Shamanism and Rock and Roll
“..at least one professional philosopher has taken mescaline for the light it may throw on ancient unsolved riddles as the place of mind in nature and the relationship between brain and consciousness” these words are from Aldous Huxley in his famous book The Doors of Perception, a book that links the highest of western erudition, rock and roll and the traditions of ancestral cultures of Latin America.
A small but visible long haired fraction of the generation above ours brought back to life this way of thinking and experiencing the world. They, and the bands they listened to, influenced every Brazilian rocker, or indeed every conscientious middle class youngster, from the seventies and the eighties.
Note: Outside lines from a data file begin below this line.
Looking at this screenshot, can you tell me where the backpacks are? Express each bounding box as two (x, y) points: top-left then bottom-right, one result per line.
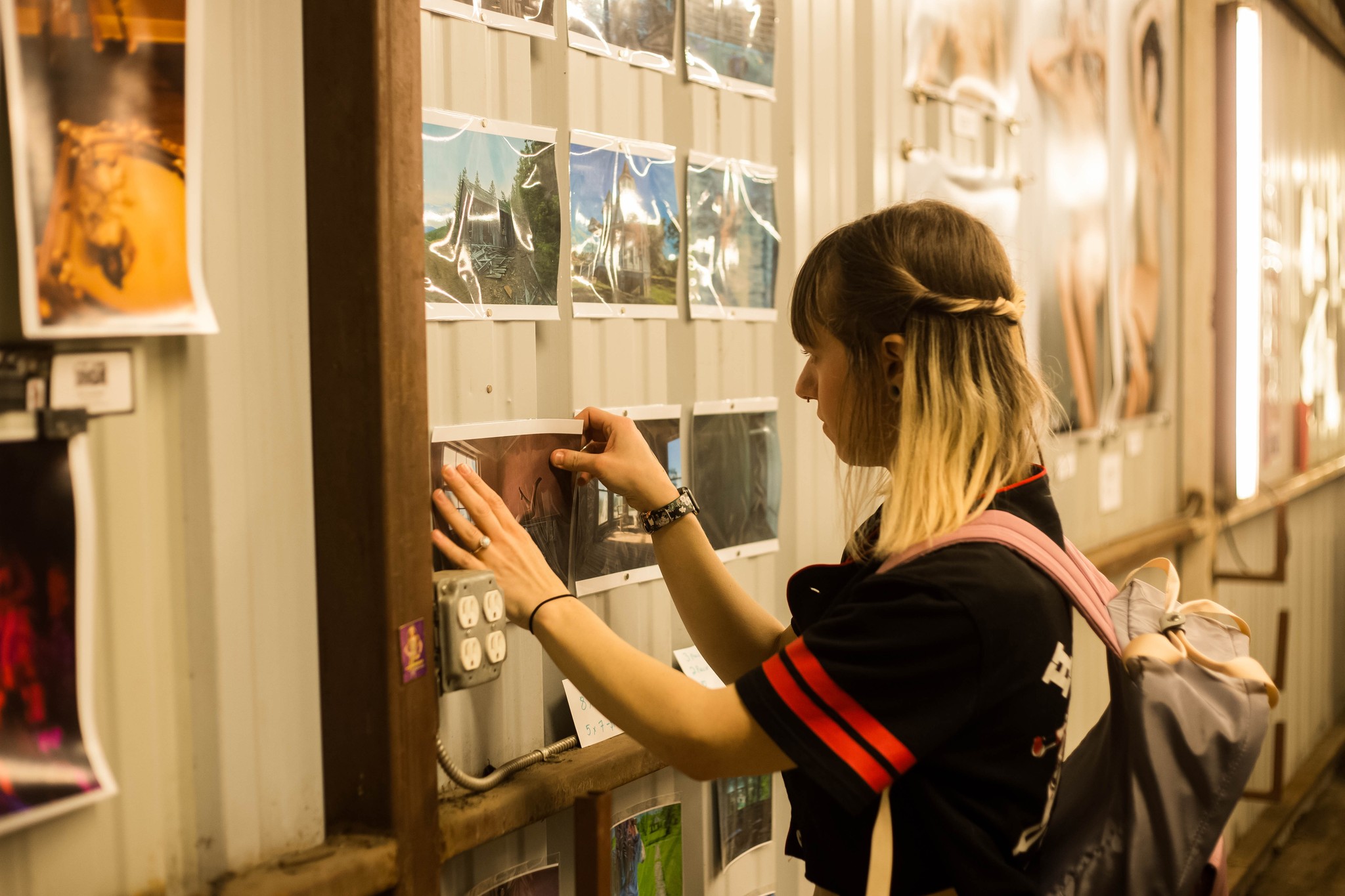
(875, 514), (1281, 896)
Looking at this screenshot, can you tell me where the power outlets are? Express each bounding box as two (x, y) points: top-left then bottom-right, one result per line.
(433, 571), (508, 697)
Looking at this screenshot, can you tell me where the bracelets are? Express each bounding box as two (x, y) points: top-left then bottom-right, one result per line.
(529, 594), (577, 635)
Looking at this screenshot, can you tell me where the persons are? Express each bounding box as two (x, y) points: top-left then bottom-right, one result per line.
(912, 0), (1169, 431)
(433, 200), (1072, 896)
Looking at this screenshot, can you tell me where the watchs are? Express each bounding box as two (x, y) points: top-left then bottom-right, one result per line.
(639, 487), (700, 535)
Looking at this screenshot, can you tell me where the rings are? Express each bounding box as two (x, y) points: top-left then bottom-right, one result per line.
(473, 535), (490, 554)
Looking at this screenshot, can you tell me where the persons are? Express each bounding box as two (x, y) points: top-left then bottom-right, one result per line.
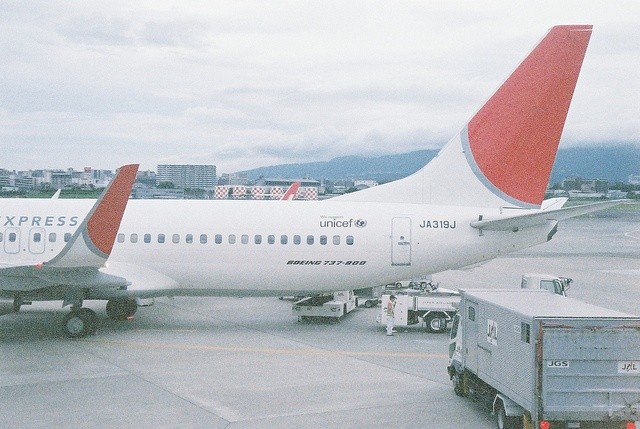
(385, 293), (398, 337)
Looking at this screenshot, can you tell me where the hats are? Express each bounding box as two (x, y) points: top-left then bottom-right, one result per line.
(390, 295), (396, 300)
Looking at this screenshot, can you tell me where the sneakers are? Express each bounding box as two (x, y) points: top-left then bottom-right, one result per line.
(387, 334), (394, 336)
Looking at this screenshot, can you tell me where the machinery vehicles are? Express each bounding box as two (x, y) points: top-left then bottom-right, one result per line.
(292, 290), (358, 324)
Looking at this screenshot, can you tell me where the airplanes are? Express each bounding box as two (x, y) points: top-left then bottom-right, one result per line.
(0, 25), (639, 337)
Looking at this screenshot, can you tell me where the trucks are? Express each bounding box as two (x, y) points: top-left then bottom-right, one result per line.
(375, 274), (573, 333)
(447, 288), (640, 429)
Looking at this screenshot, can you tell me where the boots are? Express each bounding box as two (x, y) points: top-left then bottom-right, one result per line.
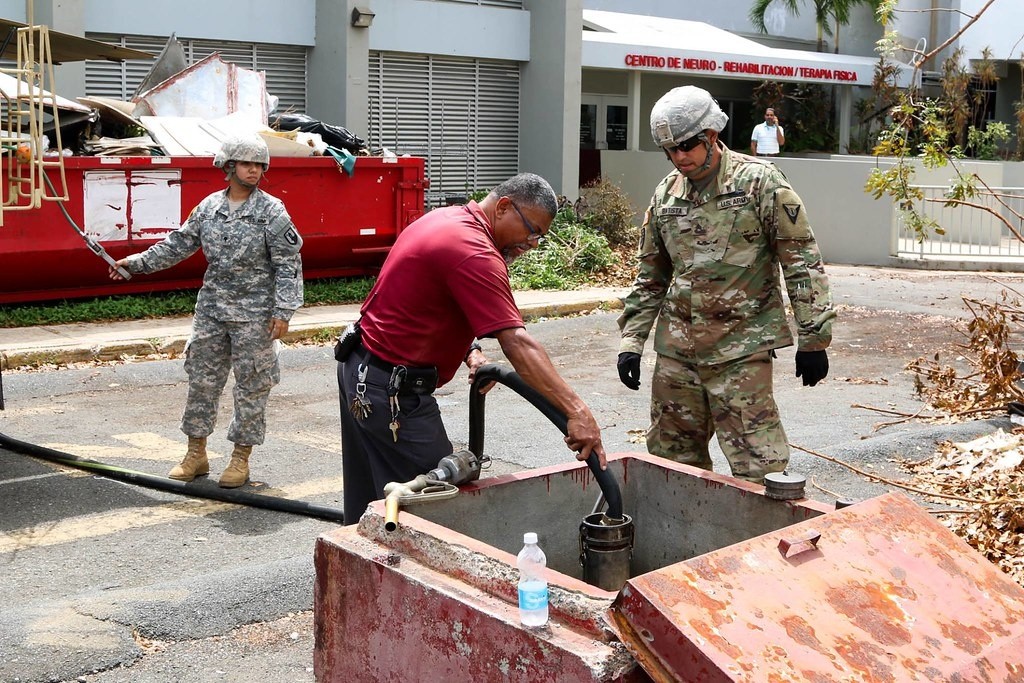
(168, 436), (209, 481)
(218, 443), (252, 487)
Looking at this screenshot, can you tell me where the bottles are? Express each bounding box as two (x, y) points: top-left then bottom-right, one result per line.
(516, 532), (548, 627)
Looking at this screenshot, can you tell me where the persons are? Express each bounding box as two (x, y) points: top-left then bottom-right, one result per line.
(616, 86), (832, 485)
(336, 172), (609, 538)
(751, 108), (785, 156)
(111, 132), (303, 487)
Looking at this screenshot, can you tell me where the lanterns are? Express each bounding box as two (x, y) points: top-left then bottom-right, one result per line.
(349, 391), (373, 419)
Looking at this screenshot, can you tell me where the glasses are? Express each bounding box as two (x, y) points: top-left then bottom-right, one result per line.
(666, 129), (707, 152)
(511, 201), (547, 243)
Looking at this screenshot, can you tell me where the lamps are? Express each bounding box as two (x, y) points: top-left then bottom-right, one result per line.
(352, 6), (376, 28)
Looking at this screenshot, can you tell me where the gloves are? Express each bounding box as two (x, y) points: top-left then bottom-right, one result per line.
(617, 352), (641, 390)
(795, 351), (829, 387)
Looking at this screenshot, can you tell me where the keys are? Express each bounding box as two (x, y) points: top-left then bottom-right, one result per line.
(387, 387), (407, 442)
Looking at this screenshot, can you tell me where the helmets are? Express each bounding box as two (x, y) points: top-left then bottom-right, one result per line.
(650, 85), (730, 148)
(213, 132), (270, 172)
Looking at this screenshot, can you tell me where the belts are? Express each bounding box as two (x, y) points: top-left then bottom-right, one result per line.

This was a subculture that took seriously the precept that the everyday life was fake and that the only way to perceive the truth was by experimenting with serious stuff, and that this mission was necessary for bringing mankind back to its healthier origin.
No one laughed at them, the authorities actually feared their strong energy. In the context of a military dictatorship their quest had a revolutionary edge that made them likeable forbidden fruit. Sexuality was also in the mix, and engaging in one’s owns desires and in hallucinogens and was seen as a powerful weapon against the bourgeoisie and the military regime.
If these pursuits are prone to caricatures nowadays it is because the system did everything in its power to diminish what was going on. Ever since there has been a billionaire police repression, as well as public relations campaigns to demonize users and desperate efforts to invalidate anything that appears to represent ideas out of control. The moneymaking machine behind the so-called system also bombarded the youth with products in the form of gigantic and over produced rock bands as well as fashion gadgets. If they were the mother of the more “acceptable” cultural formulas of the eighties, the ideas put forward by guys like Huxley and Timothy Leary were the father.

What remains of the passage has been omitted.